▶ [PASSAGE TO READ]:
- See: Diocese of Pueblo
- In office: February 24, 1942 March 3, 1959
- Successor: Charles Albert Buswell

Orders
- Ordination: June 20, 1908 by James Gibbons
- Consecration: February 24, 1942 by Amleto Giovanni Cicognani

Personal details
- Born: September 6, 1884 Dubuque, Iowa, US
- Died: March 3, 1959 (aged 74) Denver, Colorado, US
- Denomination: Roman Catholic
- Education: Columbia College St. Mary's Seminary Catholic University of America
- Motto: Deus spes mea (God is my hope)

= Joseph Clement Willging =

American prelate

Joseph Clement Willging (September 6, 1884 – March 3, 1959) was an American prelate of the Roman Catholic Church. He served as the first bishop of the new Diocese of Pueblo in Colorado from 1942 until his death in 1959.

==Biography==

=== Early life ===
Joseph Willging was born on September 6, 1884, in Dubuque, Iowa, to Henry and Elizabeth (née Hanover) Willging. He attended St. Mary's School (1891-1898) and Columbia College (1898-1905), both in Dubuque. Willging then went to Baltimore, Maryland, to study at St. Mary's Seminary, earning a Bachelor of Sacred Theology degree in 1908.

▶ [WORK INSTRUCTION 1]:
In the Willging biography, substitute "Davenport" for "Dubuque" in the part that begins at the words "Personal details" and stops after "is my hope)".
▶ [WORK INSTRUCTION 2]:
Do these statements agree with the Willging biography? Answer yes or no to each, and quote the words that decide it.
(a) Willging was ordained by Amleto Giovanni Cicognani.
(b) Willging attended Columbia College from 1898 to 1905.
(c) Willging was the first bishop of the Diocese of Pueblo.
▶ [WORK INSTRUCTION 3]:
Extend the Willging biography beyond its final sentence, about his seminary degree.
The rows that come next have no connection to the Willging biography.

▶ [EXCERPTED RECORDS]:
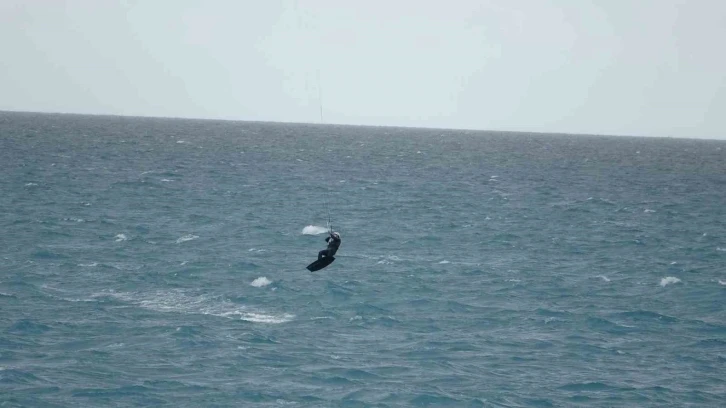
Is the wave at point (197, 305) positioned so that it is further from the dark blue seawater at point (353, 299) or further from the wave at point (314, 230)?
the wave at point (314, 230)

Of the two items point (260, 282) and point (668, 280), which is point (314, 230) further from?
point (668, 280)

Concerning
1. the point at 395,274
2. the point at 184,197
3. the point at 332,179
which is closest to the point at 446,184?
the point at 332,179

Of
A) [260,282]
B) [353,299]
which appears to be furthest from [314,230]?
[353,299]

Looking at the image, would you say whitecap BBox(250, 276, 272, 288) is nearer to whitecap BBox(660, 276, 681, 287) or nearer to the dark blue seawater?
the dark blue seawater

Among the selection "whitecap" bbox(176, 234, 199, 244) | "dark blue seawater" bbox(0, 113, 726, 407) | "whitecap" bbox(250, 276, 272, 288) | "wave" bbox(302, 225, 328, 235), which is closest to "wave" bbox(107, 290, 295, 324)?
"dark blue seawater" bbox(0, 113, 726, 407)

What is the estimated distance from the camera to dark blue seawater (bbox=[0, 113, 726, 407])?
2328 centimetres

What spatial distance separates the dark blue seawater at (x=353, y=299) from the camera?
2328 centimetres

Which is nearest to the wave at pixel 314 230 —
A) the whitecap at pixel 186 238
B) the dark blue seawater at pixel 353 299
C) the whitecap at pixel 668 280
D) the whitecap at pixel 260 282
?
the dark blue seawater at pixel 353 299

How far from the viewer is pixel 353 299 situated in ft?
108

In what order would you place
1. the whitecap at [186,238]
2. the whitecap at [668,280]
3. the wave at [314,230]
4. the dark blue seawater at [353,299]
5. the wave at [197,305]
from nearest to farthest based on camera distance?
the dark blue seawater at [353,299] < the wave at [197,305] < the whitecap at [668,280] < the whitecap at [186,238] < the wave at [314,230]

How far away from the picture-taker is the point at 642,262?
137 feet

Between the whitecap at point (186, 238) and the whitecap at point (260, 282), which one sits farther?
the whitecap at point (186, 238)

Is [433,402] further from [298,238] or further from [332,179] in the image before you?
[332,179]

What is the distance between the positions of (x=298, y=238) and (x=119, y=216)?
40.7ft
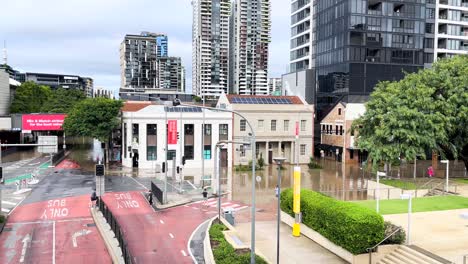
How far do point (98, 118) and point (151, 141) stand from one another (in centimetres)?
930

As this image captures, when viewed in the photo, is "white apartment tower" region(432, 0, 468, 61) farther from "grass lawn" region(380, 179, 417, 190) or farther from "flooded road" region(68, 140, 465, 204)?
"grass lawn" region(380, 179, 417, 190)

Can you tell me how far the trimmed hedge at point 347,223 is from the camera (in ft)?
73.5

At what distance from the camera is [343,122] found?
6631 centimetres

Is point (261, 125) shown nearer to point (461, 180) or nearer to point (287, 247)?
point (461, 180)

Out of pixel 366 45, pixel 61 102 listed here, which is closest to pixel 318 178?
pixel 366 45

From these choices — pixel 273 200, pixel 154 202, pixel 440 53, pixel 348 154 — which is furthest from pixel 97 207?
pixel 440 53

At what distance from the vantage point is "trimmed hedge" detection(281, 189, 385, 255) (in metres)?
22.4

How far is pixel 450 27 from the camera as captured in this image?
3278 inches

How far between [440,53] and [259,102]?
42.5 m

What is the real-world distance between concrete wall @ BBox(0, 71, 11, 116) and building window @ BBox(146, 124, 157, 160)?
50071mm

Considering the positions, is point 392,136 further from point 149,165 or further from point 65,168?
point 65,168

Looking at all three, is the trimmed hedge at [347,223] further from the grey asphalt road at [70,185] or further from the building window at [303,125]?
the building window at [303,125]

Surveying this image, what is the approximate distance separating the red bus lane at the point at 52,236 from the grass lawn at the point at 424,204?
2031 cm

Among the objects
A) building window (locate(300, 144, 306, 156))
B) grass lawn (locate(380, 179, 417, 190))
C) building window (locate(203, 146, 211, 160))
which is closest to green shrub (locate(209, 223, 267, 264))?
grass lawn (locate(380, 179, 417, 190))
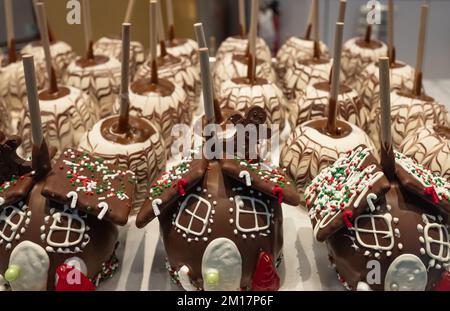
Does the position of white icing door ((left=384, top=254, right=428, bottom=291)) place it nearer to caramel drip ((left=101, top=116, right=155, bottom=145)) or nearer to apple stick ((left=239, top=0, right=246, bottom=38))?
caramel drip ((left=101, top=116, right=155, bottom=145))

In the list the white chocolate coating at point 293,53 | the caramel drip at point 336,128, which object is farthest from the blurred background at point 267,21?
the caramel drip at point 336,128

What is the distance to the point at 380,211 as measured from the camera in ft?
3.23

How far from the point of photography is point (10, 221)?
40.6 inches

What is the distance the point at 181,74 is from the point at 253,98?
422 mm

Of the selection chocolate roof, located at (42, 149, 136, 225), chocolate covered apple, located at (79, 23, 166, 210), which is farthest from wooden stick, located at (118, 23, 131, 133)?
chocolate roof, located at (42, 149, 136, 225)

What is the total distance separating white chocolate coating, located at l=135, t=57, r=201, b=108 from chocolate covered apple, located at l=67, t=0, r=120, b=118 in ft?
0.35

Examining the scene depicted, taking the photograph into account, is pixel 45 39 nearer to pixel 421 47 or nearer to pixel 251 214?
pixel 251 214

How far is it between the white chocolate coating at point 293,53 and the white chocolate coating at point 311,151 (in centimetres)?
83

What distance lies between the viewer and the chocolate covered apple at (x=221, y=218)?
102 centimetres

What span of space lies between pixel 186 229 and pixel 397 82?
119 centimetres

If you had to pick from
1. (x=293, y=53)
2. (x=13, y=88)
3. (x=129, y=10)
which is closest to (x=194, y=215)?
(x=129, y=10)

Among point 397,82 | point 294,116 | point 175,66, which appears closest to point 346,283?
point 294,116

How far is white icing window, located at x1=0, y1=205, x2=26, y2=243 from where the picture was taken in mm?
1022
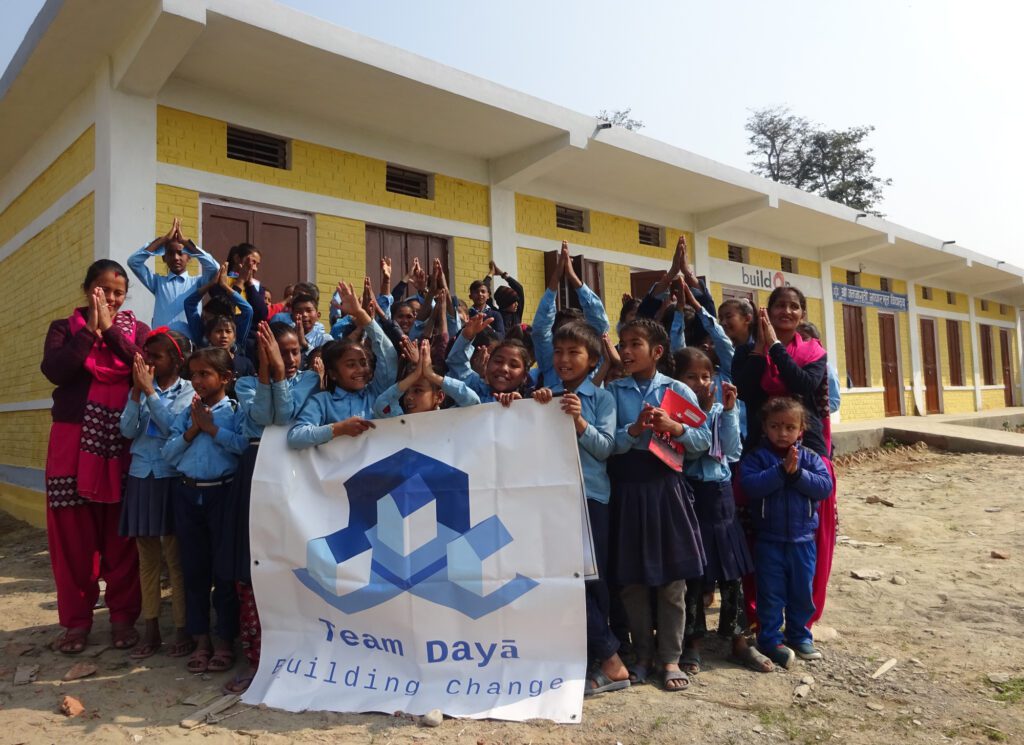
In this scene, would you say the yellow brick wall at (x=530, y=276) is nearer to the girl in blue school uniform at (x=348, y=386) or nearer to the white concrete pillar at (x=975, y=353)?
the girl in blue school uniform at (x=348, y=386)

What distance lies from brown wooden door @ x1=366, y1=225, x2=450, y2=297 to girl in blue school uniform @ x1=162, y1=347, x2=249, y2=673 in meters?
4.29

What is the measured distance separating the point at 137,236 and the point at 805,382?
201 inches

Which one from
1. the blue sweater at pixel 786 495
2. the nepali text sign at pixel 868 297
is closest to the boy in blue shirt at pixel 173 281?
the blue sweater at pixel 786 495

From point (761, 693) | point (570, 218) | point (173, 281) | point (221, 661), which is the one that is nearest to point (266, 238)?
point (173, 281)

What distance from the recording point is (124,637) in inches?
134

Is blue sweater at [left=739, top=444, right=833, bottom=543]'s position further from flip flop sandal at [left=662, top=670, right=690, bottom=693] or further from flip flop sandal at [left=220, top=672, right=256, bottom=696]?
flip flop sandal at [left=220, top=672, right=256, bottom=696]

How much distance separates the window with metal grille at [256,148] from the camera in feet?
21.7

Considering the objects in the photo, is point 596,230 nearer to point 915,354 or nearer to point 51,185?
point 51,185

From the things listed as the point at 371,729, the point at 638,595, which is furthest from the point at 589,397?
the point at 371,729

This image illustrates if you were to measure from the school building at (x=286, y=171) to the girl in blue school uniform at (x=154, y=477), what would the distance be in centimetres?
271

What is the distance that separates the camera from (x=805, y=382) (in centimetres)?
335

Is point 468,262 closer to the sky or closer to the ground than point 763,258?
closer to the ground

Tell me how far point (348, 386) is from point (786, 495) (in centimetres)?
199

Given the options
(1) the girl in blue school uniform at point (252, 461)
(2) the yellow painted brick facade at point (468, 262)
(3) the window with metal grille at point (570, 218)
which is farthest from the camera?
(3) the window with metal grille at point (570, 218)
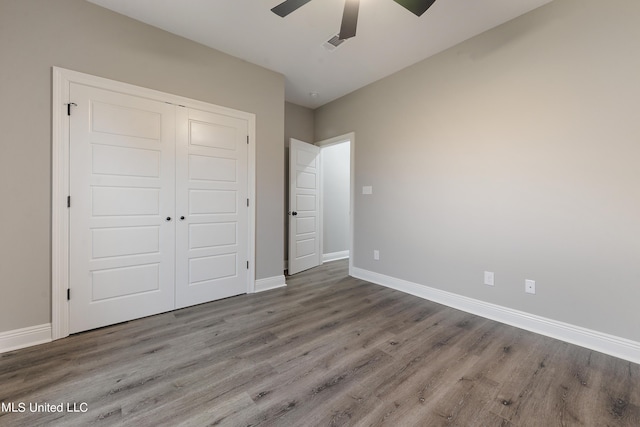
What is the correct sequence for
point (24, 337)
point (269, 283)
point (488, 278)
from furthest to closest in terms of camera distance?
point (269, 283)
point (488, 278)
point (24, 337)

▶ [RESPONSE AREA 1]:
Personal details
- Born: September 6, 1884 Davenport, Iowa, US
- Died: March 3, 1959 (aged 74) Denver, Colorado, US
- Denomination: Roman Catholic
- Education: Columbia College St. Mary's Seminary Catholic University of America
- Motto: Deus spes mea (God is my hope)

▶ [RESPONSE AREA 2]:
(a) No: "Ordination: June 20, 1908 by James Gibbons"
(b) Yes: "Columbia College (1898-1905)"
(c) Yes: "He served as the first bishop of the new Diocese of Pueblo"

▶ [RESPONSE AREA 3]:
=== Priesthood ===
Willging was ordained to the priesthood in Baltimore by Cardinal James Gibbons for the Diocese of Helena on June 20, 1908. He then studied at Catholic University of America in Washington, D.C., for a year. Returning to Montana, Willging was appointed principal of St. Aloysius Institute in Helena, in 1909. He taught at Carroll College in Helena from 1910 to 1914, returning during that period to Catholic University for one year. Willging then served as chancellor of the diocese until 1927, when he became pastor of Immaculate Conception Parish in Butte, Montana. The Vatican elevated Willging to the rank of papal chamberlain in 1921 and to domestic prelate in 1939. That same year, he was named vicar general of the diocese.

=== Bishop of Pueblo ===
On December 6, 1941, Willging was appointed the first bishop of Pueblo by Pope Pius XII. He received his episcopal consecration at Saint Helena Cathedral in Helena on February 24, 1942, from Archbishop Amleto Cicognani, with Archbishop Henry Rohlman and Bishop Joseph Michael Gilmore serving as co-consecrators. During his 17-year-long tenure, Willging increased the number of parishes from 39 to 60, and the number of priests from 84 to 151. He also encouraged the establishment of parochial schools and Catholic hospitals.

Joseph Willging died of a heart attack at St. Thomas Seminary in Denver, Colorado, on March 3, 1959, at age 74.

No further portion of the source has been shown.